_抜粋本文_
%%
レッズレディースを支える人たち 立石典久GKコーチ インタビューVol.1



レッズレディースを支えるひとりが、着任3シーズン目となる立石典久GKコーチ。
女子サッカーに携わるのは初めてだったがここまでのキャリアで培った選手たちと本音の対話を大切にして、チームとともに成長を続けている。育成年代を渡り歩きながら得た指導者としての矜持を胸に今、レッズレディースでできること。


選手がいるから指導ができる。自分が成長して得たものを還元していきたい

2019シーズンからレッズレディースのGKコーチに就任して、3シーズン目になりました
「それまでは女子サッカーとの接点がほとんどなく、本当にわからへんかった。就任当時は池ちゃん(池田咲紀子)や先日対戦したマイナビ仙台レディースにいるまっちゃん(松本真未子)に『こんな感じでやったらええの?』って聞きながら練習などをやっていました。練習の強度もわからなかったので、『これはしんどい』『これは大丈夫』って選手たちと話し確認しながら進めてきた感じですね」
%%
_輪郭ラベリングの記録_
%%
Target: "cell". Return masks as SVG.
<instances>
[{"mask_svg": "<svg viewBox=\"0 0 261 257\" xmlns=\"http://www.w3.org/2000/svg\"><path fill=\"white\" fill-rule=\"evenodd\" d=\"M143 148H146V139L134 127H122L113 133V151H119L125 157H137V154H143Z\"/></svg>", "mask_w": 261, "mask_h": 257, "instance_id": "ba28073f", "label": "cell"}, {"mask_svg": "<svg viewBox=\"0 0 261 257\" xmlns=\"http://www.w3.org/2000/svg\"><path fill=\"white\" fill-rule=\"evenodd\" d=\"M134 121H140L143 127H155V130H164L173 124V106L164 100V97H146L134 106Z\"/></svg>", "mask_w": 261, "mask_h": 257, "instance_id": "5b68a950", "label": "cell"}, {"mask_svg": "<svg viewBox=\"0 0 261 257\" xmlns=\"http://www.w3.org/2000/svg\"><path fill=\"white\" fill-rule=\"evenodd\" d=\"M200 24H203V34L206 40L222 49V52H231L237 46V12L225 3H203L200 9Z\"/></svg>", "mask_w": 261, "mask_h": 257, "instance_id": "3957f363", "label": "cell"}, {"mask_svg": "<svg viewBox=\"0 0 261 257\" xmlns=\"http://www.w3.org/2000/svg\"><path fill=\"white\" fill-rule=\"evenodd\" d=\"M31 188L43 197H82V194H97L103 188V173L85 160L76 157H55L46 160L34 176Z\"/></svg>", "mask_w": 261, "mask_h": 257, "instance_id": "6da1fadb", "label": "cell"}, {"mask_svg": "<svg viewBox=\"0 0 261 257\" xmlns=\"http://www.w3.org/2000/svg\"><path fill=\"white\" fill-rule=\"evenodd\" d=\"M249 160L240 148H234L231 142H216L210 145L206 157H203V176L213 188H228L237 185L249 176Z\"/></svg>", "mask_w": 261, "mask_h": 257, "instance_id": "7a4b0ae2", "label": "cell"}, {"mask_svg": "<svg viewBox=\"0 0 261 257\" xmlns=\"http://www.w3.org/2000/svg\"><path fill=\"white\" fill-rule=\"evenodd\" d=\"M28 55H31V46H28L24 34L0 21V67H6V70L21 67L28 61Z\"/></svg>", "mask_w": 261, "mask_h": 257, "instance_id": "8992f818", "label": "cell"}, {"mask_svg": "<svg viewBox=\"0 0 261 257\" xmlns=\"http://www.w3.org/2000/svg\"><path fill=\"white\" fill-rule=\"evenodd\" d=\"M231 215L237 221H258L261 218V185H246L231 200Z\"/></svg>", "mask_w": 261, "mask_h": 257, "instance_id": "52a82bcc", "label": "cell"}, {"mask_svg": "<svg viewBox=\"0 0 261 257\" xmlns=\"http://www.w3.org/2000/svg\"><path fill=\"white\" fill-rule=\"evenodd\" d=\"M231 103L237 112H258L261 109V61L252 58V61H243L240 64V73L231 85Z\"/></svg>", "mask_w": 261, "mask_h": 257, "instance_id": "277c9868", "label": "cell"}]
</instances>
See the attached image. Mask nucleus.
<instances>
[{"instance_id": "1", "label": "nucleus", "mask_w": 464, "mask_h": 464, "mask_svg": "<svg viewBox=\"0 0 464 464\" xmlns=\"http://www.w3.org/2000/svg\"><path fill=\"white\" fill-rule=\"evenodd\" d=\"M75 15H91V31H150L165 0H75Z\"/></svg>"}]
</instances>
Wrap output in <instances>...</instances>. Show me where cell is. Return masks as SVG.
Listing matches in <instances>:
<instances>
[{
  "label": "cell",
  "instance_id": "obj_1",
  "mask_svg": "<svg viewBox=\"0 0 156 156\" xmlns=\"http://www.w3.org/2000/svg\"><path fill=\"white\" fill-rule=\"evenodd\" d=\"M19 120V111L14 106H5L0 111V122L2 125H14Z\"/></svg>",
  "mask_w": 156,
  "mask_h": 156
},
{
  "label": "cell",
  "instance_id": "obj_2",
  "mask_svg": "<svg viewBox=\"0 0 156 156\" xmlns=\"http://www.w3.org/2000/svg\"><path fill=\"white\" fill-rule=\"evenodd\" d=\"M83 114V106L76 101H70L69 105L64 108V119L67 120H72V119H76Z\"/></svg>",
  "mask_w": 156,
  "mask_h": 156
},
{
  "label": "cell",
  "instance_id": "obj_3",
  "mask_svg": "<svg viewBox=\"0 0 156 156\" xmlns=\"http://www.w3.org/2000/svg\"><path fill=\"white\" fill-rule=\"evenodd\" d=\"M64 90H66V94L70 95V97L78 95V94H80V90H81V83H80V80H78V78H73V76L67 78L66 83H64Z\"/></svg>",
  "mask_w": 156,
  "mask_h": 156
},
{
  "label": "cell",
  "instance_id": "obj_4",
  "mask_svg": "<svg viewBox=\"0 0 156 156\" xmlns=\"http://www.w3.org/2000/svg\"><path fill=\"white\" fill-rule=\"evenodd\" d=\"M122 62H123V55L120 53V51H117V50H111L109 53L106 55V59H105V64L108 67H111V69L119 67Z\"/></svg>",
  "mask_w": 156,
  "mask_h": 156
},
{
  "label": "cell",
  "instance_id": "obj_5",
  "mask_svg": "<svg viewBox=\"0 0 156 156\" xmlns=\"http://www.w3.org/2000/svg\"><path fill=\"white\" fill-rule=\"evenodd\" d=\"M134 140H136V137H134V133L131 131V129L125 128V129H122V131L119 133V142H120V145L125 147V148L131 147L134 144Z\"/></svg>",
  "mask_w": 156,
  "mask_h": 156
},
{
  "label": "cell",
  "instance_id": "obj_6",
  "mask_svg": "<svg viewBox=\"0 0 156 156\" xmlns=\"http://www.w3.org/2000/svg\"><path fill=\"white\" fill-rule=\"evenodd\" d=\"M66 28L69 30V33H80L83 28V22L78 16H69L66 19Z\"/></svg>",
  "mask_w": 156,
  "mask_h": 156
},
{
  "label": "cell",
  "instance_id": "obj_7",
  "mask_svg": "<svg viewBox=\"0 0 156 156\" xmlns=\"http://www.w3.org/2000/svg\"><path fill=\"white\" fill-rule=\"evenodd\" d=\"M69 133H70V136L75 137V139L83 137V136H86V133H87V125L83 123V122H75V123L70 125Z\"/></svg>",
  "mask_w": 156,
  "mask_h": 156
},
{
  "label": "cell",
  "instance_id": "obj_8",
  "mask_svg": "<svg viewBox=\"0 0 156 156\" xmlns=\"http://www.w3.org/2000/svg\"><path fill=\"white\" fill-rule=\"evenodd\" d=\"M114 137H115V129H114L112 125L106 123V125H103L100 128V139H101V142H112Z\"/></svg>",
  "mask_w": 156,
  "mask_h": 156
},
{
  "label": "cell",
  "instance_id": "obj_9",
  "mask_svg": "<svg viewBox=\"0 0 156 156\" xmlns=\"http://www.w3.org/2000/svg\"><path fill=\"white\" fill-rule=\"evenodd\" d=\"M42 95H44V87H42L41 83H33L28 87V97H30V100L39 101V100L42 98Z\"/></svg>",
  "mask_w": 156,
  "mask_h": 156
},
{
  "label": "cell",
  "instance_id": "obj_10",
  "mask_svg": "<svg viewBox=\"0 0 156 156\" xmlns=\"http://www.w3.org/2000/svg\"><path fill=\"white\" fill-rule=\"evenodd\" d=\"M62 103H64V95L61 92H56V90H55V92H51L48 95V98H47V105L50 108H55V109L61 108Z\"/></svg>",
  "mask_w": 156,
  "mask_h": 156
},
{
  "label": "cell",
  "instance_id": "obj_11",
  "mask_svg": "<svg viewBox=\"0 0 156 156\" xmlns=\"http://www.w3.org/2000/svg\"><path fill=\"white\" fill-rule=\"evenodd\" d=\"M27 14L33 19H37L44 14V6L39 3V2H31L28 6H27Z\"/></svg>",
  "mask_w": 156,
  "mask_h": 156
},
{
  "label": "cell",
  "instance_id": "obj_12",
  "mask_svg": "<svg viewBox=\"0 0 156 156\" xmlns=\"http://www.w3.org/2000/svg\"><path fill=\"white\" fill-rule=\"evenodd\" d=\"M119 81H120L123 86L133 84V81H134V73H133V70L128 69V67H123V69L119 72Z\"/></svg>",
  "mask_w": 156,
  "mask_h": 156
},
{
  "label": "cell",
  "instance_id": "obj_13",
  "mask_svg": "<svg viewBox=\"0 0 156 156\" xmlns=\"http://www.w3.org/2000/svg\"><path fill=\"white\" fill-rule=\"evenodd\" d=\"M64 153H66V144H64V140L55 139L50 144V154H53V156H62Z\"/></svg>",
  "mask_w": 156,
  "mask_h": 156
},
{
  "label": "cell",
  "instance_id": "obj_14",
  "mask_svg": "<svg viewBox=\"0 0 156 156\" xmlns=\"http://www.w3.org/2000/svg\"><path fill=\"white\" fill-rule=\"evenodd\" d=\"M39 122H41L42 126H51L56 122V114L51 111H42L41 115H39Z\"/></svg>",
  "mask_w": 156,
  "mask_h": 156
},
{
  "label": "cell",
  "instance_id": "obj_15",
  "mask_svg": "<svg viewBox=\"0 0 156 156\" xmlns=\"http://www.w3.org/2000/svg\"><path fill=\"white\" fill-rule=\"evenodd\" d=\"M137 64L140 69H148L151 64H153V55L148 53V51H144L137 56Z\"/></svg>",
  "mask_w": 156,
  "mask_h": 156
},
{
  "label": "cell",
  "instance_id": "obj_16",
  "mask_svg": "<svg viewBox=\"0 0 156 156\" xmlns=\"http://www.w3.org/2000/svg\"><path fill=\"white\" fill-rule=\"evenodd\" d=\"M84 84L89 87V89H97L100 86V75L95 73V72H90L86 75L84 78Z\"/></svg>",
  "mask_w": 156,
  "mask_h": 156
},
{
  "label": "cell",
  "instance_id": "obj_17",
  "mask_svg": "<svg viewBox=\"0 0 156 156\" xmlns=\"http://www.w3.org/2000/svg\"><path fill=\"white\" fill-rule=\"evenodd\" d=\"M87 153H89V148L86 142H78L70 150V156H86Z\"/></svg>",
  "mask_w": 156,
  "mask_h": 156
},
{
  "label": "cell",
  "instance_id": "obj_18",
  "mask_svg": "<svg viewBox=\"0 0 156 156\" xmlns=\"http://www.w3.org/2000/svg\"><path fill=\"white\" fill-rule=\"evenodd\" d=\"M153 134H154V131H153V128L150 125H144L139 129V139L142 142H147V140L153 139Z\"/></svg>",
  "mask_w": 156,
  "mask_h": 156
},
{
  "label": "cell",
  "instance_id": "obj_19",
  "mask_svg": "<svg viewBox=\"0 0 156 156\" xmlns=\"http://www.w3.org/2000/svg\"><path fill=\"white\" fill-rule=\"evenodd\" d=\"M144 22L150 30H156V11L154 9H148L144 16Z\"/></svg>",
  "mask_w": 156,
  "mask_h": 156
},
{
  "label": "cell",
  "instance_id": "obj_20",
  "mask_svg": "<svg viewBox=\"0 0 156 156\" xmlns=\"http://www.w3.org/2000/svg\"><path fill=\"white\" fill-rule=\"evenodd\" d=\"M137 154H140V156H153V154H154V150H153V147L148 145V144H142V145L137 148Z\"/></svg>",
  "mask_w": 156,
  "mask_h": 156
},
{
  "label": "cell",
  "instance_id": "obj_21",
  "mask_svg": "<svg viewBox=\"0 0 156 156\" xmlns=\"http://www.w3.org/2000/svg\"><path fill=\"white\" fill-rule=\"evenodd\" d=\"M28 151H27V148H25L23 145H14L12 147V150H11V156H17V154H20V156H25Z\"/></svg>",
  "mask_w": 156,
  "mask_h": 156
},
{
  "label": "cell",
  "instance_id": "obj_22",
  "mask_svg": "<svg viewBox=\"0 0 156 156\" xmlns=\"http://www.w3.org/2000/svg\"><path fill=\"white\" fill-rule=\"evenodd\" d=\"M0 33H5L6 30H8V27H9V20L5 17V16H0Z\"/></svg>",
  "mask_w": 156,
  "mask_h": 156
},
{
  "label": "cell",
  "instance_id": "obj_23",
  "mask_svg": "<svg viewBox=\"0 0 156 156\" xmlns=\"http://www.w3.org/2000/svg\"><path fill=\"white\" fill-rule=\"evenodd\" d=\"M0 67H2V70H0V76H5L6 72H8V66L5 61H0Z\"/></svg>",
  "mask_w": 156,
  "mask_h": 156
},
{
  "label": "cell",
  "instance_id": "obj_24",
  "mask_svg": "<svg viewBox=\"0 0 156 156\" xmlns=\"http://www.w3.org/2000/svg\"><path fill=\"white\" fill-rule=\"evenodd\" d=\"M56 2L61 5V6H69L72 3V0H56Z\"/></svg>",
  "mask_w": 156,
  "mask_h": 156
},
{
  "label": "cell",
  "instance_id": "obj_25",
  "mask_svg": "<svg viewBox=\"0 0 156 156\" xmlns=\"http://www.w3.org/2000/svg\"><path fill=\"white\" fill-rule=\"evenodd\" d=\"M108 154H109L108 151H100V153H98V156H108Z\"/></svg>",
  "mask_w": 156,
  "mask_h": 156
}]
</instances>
%%
_課題一覧_
1 - 次の(a)〜(c)は、立石コーチのインタビューの内容と合っていますか？それぞれ「はい」か「いいえ」で答え、判断の決め手となる本文の語句をそのまま引用してください。
(a) 立石コーチは2019シーズンからレッズレディースのGKコーチを務めている。
(b) 立石コーチは就任前から女子サッカーの指導に携わっていた。
(c) 就任当時、練習の強度は選手たちと話して確認しながら進めていた。
2 - 立石コーチのインタビューを、最後の発言の次から書き継いでもらえますか？

_順番に回答_
1 -
(a) はい。「2019シーズンからレッズレディースのGKコーチに就任して」
(b) いいえ。「女子サッカーに携わるのは初めてだった」
(c) はい。「『これはしんどい』『これは大丈夫』って選手たちと話し確認しながら進めてきた」

2 -
そんなレッズレディースとの出会いや就任の経緯を教えてください
「浦和レッズのスタッフの方から話をいただいた形でした。知り合ってからずいぶん時間が経っていましたが、『こういう仕事に興味ない?』という感じで声を掛けてもらったんですよね。最初は彼も本気やなかったと思いますし、僕も『ええわ』っていう感じで軽く返答をしていて。でも、ちょうどそのときにコーチをしていた尼崎市立尼崎高校サッカー部(以下、市尼)が全国高校サッカー選手権大会の予選で敗退して。その試合後やったかな。偶然電話が鳴って、話を受けることに決めました」



立石GKコーチはもともと高校の部活などでコーチを歴任されていますよね
「小学生のころに街クラブでGKをしていたのがサッカーの出発点で、中学のころに漠然とサッカーを教える人になりたいって思っていました。高校入学後も、GKをしながらチーム全体の練習を考えたりすることもあって。その後は大学を途中で退学して母校に教えに行ったり。当時はコーチという職業が確立されていなかった時代なので、アルバイトをしながらいくつかのチームで教えていました。それがコーチとして生活をできるようになったのは、市尼時代。30歳を過ぎたあたりです。でも当時も市尼以外に、高体連(全国高等学校体育連盟)や大学など複数のチームを掛け持ちしていました」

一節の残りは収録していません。